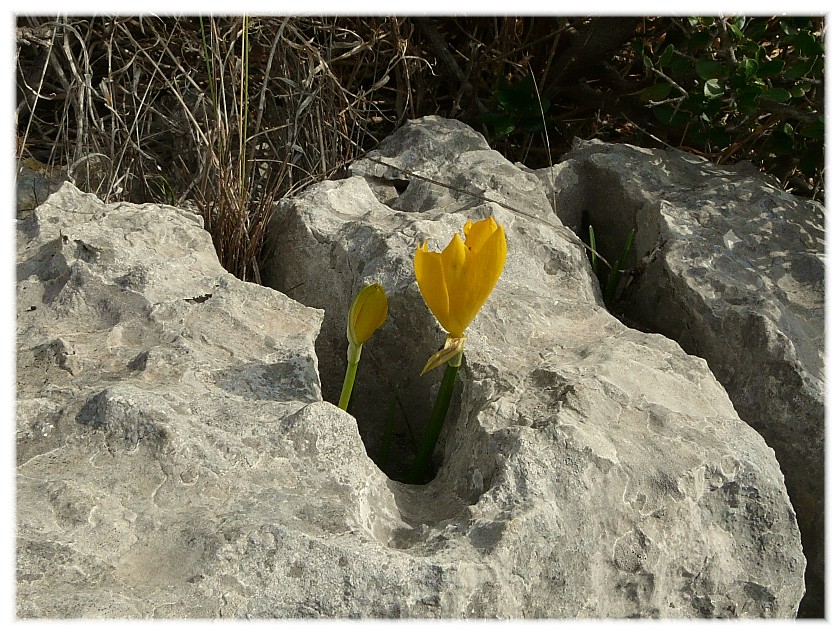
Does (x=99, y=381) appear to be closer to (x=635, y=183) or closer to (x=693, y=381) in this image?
(x=693, y=381)

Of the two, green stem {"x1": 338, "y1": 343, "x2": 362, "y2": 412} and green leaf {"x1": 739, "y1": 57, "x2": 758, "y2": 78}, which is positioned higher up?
green leaf {"x1": 739, "y1": 57, "x2": 758, "y2": 78}

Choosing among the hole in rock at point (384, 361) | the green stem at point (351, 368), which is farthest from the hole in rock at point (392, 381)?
the green stem at point (351, 368)

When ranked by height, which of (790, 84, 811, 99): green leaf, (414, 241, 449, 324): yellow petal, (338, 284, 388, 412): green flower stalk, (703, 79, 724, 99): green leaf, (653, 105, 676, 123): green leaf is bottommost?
(338, 284, 388, 412): green flower stalk

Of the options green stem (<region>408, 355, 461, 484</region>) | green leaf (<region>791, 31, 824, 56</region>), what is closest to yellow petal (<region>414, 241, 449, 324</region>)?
green stem (<region>408, 355, 461, 484</region>)

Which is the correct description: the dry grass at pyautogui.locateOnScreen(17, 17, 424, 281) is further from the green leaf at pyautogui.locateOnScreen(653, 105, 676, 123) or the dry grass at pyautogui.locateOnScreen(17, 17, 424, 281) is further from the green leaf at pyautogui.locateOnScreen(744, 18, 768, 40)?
the green leaf at pyautogui.locateOnScreen(744, 18, 768, 40)

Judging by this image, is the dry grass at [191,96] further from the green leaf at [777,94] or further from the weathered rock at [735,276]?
the green leaf at [777,94]

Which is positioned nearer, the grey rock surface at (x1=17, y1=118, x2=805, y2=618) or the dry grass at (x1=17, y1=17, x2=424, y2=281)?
the grey rock surface at (x1=17, y1=118, x2=805, y2=618)

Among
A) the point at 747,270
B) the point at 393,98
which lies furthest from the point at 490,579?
the point at 393,98

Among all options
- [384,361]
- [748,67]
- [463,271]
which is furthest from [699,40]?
[463,271]
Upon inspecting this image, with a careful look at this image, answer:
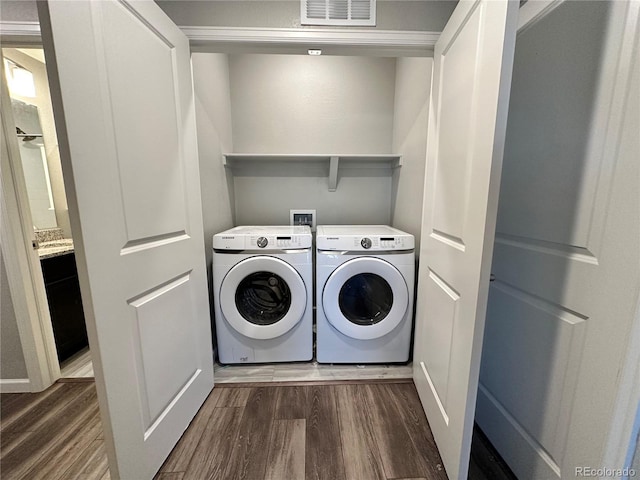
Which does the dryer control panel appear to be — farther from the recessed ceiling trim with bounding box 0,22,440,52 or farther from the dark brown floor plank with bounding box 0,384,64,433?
the dark brown floor plank with bounding box 0,384,64,433

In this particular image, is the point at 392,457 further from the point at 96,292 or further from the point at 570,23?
the point at 570,23

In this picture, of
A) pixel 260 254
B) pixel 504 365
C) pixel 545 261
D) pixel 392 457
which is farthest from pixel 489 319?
pixel 260 254

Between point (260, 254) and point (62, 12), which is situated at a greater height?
point (62, 12)

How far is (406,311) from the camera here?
1469mm

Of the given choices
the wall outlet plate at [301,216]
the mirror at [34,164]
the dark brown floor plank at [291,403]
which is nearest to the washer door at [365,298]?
the dark brown floor plank at [291,403]

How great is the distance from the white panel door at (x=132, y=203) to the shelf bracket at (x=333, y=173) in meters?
1.08

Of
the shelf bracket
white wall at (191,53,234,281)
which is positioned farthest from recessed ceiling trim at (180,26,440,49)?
the shelf bracket

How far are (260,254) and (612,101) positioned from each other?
57.5 inches

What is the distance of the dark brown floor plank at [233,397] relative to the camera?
1.31 meters

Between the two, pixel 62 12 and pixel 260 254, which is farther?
A: pixel 260 254

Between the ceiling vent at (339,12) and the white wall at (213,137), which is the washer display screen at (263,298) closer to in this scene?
the white wall at (213,137)

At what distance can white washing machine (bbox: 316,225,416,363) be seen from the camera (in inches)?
56.2

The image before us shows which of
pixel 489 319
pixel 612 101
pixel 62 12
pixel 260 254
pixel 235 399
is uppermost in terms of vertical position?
pixel 62 12

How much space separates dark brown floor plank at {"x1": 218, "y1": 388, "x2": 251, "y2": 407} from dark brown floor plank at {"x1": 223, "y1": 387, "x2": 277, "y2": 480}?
0.03 meters
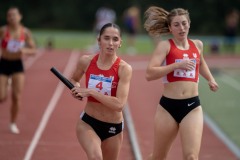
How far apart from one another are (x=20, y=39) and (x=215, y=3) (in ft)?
106

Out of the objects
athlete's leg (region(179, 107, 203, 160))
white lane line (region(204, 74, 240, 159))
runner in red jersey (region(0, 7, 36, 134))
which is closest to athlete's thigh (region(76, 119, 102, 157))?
athlete's leg (region(179, 107, 203, 160))

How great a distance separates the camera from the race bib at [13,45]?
11.3 meters

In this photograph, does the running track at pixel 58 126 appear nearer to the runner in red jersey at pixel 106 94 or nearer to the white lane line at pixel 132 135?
the white lane line at pixel 132 135

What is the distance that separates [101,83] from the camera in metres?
6.92

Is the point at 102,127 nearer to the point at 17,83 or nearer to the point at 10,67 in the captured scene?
the point at 17,83

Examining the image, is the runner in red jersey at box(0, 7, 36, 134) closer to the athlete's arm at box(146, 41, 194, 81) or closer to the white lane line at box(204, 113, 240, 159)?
the white lane line at box(204, 113, 240, 159)

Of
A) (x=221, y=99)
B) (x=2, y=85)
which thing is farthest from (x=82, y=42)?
(x=2, y=85)

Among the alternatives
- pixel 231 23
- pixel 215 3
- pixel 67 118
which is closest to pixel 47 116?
pixel 67 118

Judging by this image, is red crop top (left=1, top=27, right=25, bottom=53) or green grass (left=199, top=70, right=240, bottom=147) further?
green grass (left=199, top=70, right=240, bottom=147)

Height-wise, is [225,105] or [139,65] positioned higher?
[225,105]

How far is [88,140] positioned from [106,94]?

§ §

Repeat the records above exactly, leaving out any pictures they contain.

Does (x=99, y=381) appear to be closer to (x=635, y=183) or closer to (x=693, y=381) in this image?
(x=693, y=381)

Of the two, green stem {"x1": 338, "y1": 343, "x2": 362, "y2": 412} and green leaf {"x1": 739, "y1": 57, "x2": 758, "y2": 78}, which is positioned higher up?
green leaf {"x1": 739, "y1": 57, "x2": 758, "y2": 78}

Choosing among the hole in rock at point (384, 361) | the green stem at point (351, 368), which is farthest from the hole in rock at point (392, 381)?
the green stem at point (351, 368)

When ranked by height, which of (790, 84, 811, 99): green leaf, (414, 241, 449, 324): yellow petal, (338, 284, 388, 412): green flower stalk, (703, 79, 724, 99): green leaf, (653, 105, 676, 123): green leaf is bottommost?
(338, 284, 388, 412): green flower stalk

Of the options green stem (<region>408, 355, 461, 484</region>) | green leaf (<region>791, 31, 824, 56</region>), what is closest to yellow petal (<region>414, 241, 449, 324</region>)?
green stem (<region>408, 355, 461, 484</region>)

Which is the correct description: the dry grass at pyautogui.locateOnScreen(17, 17, 424, 281) is further from the green leaf at pyautogui.locateOnScreen(653, 105, 676, 123) or the dry grass at pyautogui.locateOnScreen(17, 17, 424, 281) is further from the green leaf at pyautogui.locateOnScreen(744, 18, 768, 40)?
the green leaf at pyautogui.locateOnScreen(744, 18, 768, 40)

Judging by this image, is the dry grass at [191,96] further from the green leaf at [777,94] or further from the weathered rock at [735,276]?
the green leaf at [777,94]

Which is positioned nearer, the grey rock surface at (x1=17, y1=118, x2=805, y2=618) or the dry grass at (x1=17, y1=17, x2=424, y2=281)?
the grey rock surface at (x1=17, y1=118, x2=805, y2=618)

Among
A) the point at 747,270
B) the point at 393,98
which lies furthest from the point at 490,579?
the point at 393,98

Among all options
- [384,361]
- [748,67]
- [463,271]
which is furthest from [699,40]?
[463,271]
Upon inspecting this image, with a careful look at this image, answer:
Which does the dryer control panel appear to be — farther from the recessed ceiling trim with bounding box 0,22,440,52 or farther from the dark brown floor plank with bounding box 0,384,64,433?
the dark brown floor plank with bounding box 0,384,64,433

In this particular image, is the point at 392,457 further from the point at 96,292 or further from the point at 570,23?
the point at 570,23

In this picture, of
A) pixel 260 254
B) pixel 504 365
C) pixel 545 261
D) pixel 392 457
which is farthest from pixel 489 319?
pixel 260 254

Between point (260, 254) and point (62, 12), which is situated at a greater height?
point (62, 12)

How far is (406,311) from the camera here?
1469mm

Of the given choices
the wall outlet plate at [301,216]
the mirror at [34,164]
the dark brown floor plank at [291,403]
which is nearest to the washer door at [365,298]?
the dark brown floor plank at [291,403]

How great is the distance from the white panel door at (x=132, y=203) to the shelf bracket at (x=333, y=173) in meters?
1.08

Of
the shelf bracket
white wall at (191,53,234,281)
which is positioned farthest from recessed ceiling trim at (180,26,440,49)?
the shelf bracket

How far are (260,254) and (612,101) positioned from each other?
57.5 inches

What is the distance of the dark brown floor plank at [233,397] relative to the camera?
1.31 meters

Between the two, pixel 62 12 and pixel 260 254, which is farther?
A: pixel 260 254

Between the ceiling vent at (339,12) and the white wall at (213,137), which is the washer display screen at (263,298) closer to in this scene?
the white wall at (213,137)

At what distance can white washing machine (bbox: 316,225,416,363) be seen from the camera (in inches)?
56.2

The image before us shows which of
pixel 489 319
pixel 612 101
pixel 62 12
pixel 260 254
pixel 235 399
is uppermost in terms of vertical position?
pixel 62 12

How much space separates dark brown floor plank at {"x1": 218, "y1": 388, "x2": 251, "y2": 407} from dark brown floor plank at {"x1": 223, "y1": 387, "x2": 277, "y2": 480}?
0.03 meters
How far apart from one another are (x=20, y=39) and (x=215, y=3) (in ft)?
106

Out of the objects
athlete's leg (region(179, 107, 203, 160))
white lane line (region(204, 74, 240, 159))
runner in red jersey (region(0, 7, 36, 134))
which is closest to athlete's thigh (region(76, 119, 102, 157))?
athlete's leg (region(179, 107, 203, 160))

How great a distance separates the camera from the race bib at [13,45]?
11.3 meters

In this photograph, does the running track at pixel 58 126 appear nearer to the runner in red jersey at pixel 106 94 or nearer to the white lane line at pixel 132 135?
the white lane line at pixel 132 135

What is the distance that separates [101,83] from the camera in metres?
6.92

Is the point at 102,127 nearer to the point at 17,83 or nearer to the point at 10,67 in the captured scene?
the point at 17,83

Examining the image, is the runner in red jersey at box(0, 7, 36, 134) closer to the athlete's arm at box(146, 41, 194, 81) or closer to the white lane line at box(204, 113, 240, 159)?
the white lane line at box(204, 113, 240, 159)

Of
A) (x=221, y=99)
B) (x=2, y=85)
which thing is farthest from (x=82, y=42)?
(x=2, y=85)

Among the alternatives
- pixel 231 23
- pixel 215 3
- pixel 67 118
which is closest to pixel 47 116?
pixel 67 118

Judging by this image, is red crop top (left=1, top=27, right=25, bottom=53) or green grass (left=199, top=70, right=240, bottom=147) further?
green grass (left=199, top=70, right=240, bottom=147)

Height-wise, is [225,105] or [139,65] positioned higher?
[225,105]

How far is [88,140] positioned from [106,94]?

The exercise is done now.